The 'mundane' column tells us something about common mounts and pack-animals in the Wampus Country - horses, donkeys, some alpaca. 'Wealthy' includes warhorses and such, as well as moderately-unusual mounts that eccentric folks might keep. 'Unusual' is weird but nonmagical, and 'Magical' is...well, you get the idea.
You could use a table like this when someone casts mount and randomize the outcome (I'd say roll a d6 and add the wizard's level, 2 mundane, 3-6 wealthy, 7-12 unusual, 13+ magical or something like that).
Some definitions for Wampus Country purposes:
horse - a pony, palfrey, or work-horse, pretty average and not trained for combat.
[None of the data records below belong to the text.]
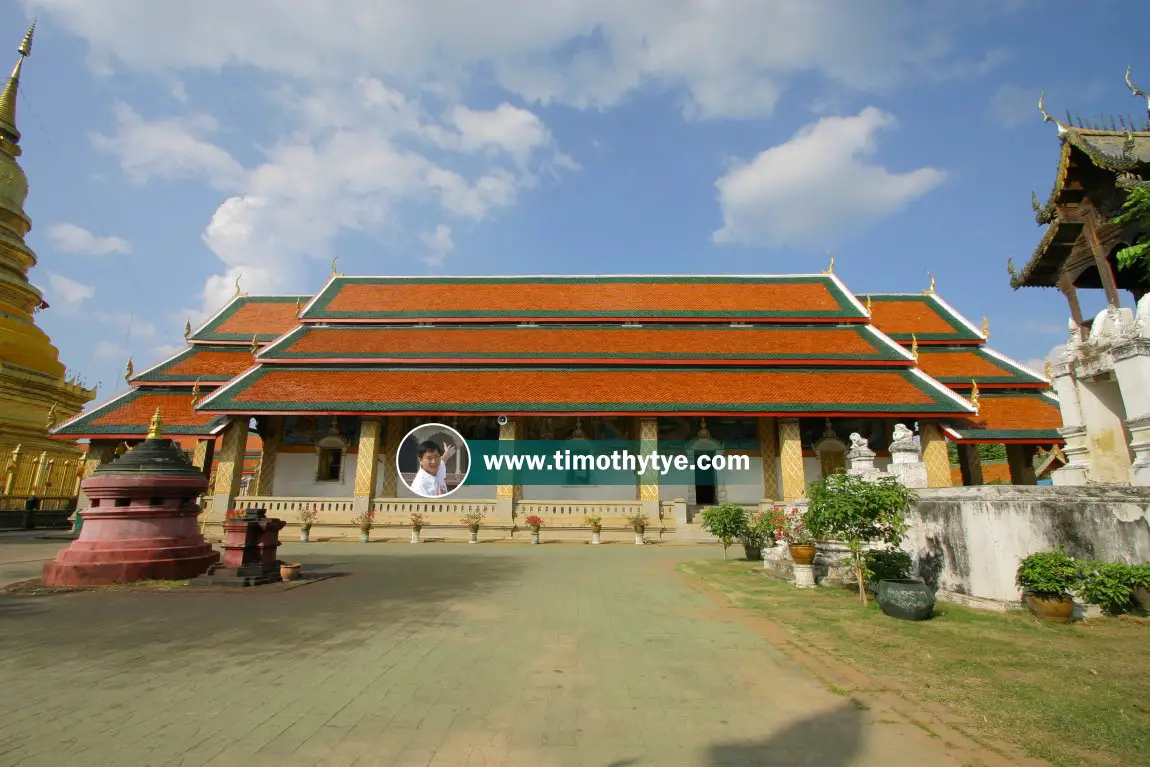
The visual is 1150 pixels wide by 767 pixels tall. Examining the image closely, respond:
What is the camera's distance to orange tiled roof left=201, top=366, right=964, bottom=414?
18.7m

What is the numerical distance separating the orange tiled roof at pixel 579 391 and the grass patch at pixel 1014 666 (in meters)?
11.8

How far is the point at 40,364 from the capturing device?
26.1 meters

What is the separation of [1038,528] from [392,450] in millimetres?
19418

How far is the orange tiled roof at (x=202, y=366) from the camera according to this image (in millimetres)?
22328

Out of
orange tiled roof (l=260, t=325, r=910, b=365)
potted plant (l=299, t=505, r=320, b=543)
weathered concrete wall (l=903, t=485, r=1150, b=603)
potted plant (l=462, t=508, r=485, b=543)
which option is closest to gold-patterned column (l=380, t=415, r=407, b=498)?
orange tiled roof (l=260, t=325, r=910, b=365)

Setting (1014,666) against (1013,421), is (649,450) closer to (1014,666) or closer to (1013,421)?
(1013,421)

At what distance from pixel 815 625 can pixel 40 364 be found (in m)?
35.4

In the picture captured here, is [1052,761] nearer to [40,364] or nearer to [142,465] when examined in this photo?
[142,465]

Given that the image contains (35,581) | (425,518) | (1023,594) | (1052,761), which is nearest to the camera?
(1052,761)

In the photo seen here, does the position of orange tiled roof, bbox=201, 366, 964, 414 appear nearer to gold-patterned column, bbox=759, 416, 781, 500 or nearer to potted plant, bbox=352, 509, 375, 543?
gold-patterned column, bbox=759, 416, 781, 500

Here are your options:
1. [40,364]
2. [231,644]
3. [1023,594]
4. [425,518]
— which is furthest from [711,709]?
[40,364]

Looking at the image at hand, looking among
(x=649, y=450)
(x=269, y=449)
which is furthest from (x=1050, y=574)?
(x=269, y=449)

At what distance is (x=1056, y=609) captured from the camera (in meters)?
6.17

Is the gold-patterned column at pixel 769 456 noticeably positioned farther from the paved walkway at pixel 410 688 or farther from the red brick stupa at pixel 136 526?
the red brick stupa at pixel 136 526
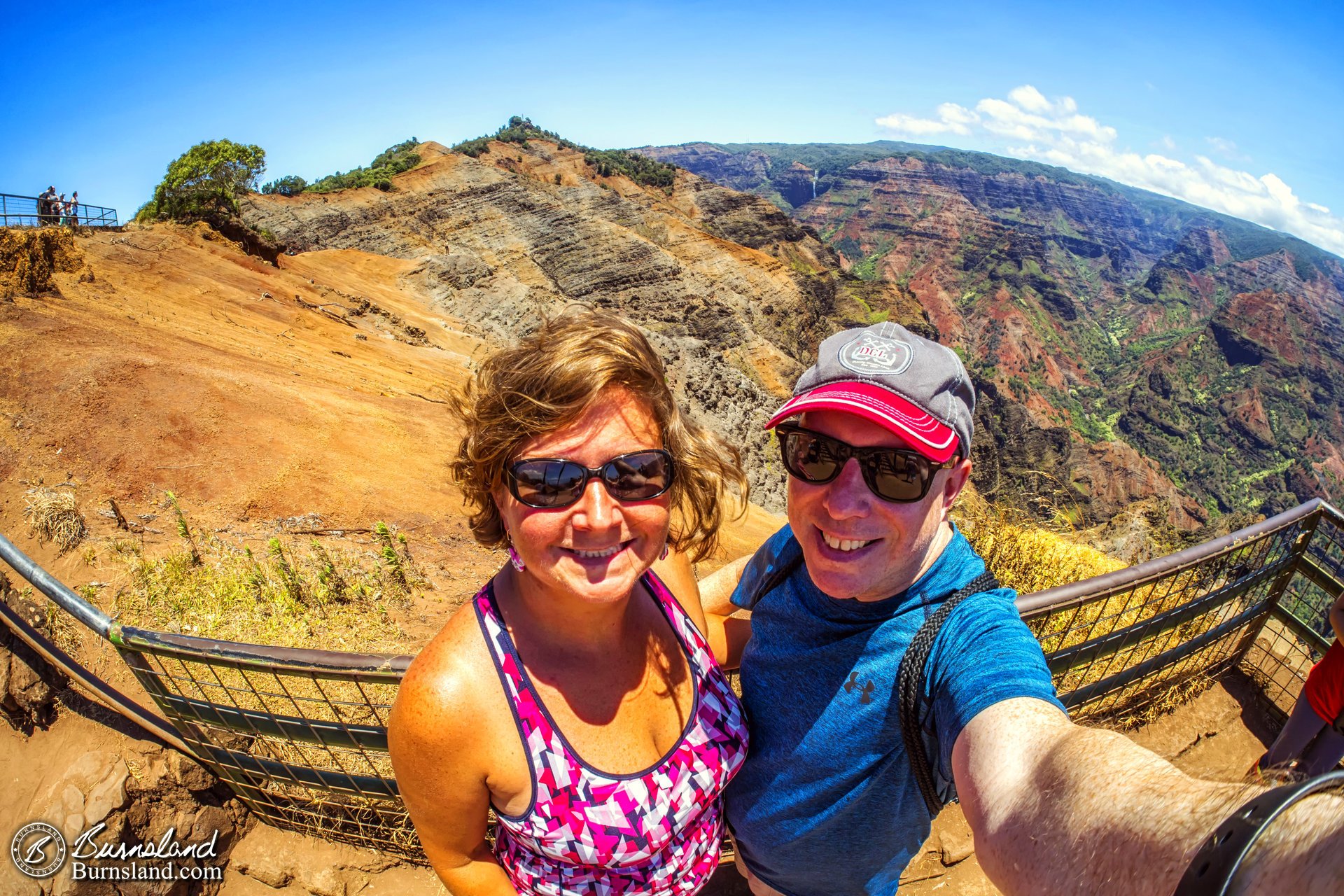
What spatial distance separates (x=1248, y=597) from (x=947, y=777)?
4.14m

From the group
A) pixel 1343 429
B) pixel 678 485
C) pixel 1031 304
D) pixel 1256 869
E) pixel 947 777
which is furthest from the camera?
pixel 1031 304

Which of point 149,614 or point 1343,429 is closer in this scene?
point 149,614

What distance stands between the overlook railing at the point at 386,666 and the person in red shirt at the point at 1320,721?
1.13 ft

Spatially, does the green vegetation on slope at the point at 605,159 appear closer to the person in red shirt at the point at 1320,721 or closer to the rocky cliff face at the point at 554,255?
the rocky cliff face at the point at 554,255

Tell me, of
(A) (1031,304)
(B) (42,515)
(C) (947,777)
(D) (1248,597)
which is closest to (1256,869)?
(C) (947,777)

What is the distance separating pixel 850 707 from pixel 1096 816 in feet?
2.02

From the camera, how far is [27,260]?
10602 millimetres

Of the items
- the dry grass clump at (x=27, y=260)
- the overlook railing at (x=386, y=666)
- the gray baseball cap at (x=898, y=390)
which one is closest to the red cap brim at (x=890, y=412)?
the gray baseball cap at (x=898, y=390)

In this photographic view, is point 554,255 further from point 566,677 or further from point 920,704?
point 920,704

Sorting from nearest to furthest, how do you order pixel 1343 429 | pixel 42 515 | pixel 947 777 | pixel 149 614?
pixel 947 777, pixel 149 614, pixel 42 515, pixel 1343 429

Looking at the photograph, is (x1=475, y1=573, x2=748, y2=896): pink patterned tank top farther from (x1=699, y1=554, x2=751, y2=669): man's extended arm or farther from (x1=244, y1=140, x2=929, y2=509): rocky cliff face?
(x1=244, y1=140, x2=929, y2=509): rocky cliff face

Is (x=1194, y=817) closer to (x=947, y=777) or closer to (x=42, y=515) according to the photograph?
(x=947, y=777)

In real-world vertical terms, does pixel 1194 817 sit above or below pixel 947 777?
above

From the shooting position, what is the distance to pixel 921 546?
1.51 metres
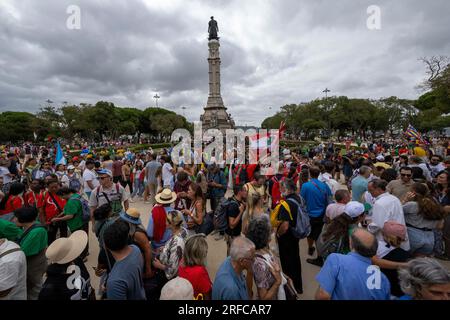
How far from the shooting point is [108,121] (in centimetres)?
4094

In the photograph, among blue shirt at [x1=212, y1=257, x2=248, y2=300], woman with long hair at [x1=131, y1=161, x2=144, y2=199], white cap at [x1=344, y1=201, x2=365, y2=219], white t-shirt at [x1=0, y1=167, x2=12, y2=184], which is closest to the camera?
blue shirt at [x1=212, y1=257, x2=248, y2=300]

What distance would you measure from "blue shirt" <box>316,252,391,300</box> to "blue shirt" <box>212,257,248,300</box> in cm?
71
courser - a horse bred for speed.
destrier - a warhorse.
riding-snollygoster - any of a number of bipedal or semi-bipedal saurians suitable for taming and riding (like a duckbilled dinosaur, for example).
ponderous snollygoster - any of several huge (between rhino and elephant), quadripedal snollygosters (like a triceratops or styracosaur).
double-gator - a monster the Boy came up with, like a Pushme-Pullyu (a head at each end), but it's a giant alligator. I seem to recall one head breathed fire and the other ice or something; I need to stat this up.
raincloud - y'know, like a little stormcloud you surf around on like a slow hoverboard.
lil' twister - bigger than a dust devil, smaller than a full-grown air elemental, these adolescent sentient cyclones roam the prairie and are occasionally tamed as riding animals (a la Pecos Bill, but smaller).
chrome mustang - a shining silver-and-red (or silver-and-whatever) magical horse, apparently composed of metal and quite fast. The creature is exceedingly rare, and said to be blessed by the Lost Gods of the Sixty-Sixth Path, who watch over travelers.
"Chrome mustang" - I see what you did there.